6 – PS – Polystyrene (Styrofoam) – difficult to recycle
Some packaging peanuts, coolers, egg cartons or to-go boxes. Bulky yet very lightweight.
7 – Other – unlikely to be recycled
Sometimes you’ll see #7 plastic with the initials like PC which stands for polycarbonate or the initials PLA for polylactic acid. Some of these PLA items can be composted in your backyard and others must be processed in a (very hot) industrial compost system. Because it encompasses any and all combinations of the above, #7 usually gets landfilled.
Information via Green Matters, Green Living Tips, and Going Zero Waste
You can! Just not at Jimbo’s… yet. Use them to store bulk items like seeds and nuts or make your own smoothies, juices and nut milk to fill them with!
Jimbo’s relationships with local vendors and organic farms supports a healthy economy and environment! Eating local and organic helps us avoid the negative effects of conventional farming and reduce food miles!
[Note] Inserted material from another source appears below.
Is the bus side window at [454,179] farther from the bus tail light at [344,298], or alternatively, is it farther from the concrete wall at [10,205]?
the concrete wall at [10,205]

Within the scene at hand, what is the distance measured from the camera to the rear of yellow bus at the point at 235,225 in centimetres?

Food miles refer to the emissions related to transporting food from where it’s grown to where it’s sold.
Year round, Jimbo’s stocks 100% organic produce from farms right here in San Diego County AND the best local vendors for vegan cheese, beer, chocolate and more (but what more do you really need!).
Look for the Support San Diego logo and be part of the solution… Who knew being green could taste sooo good!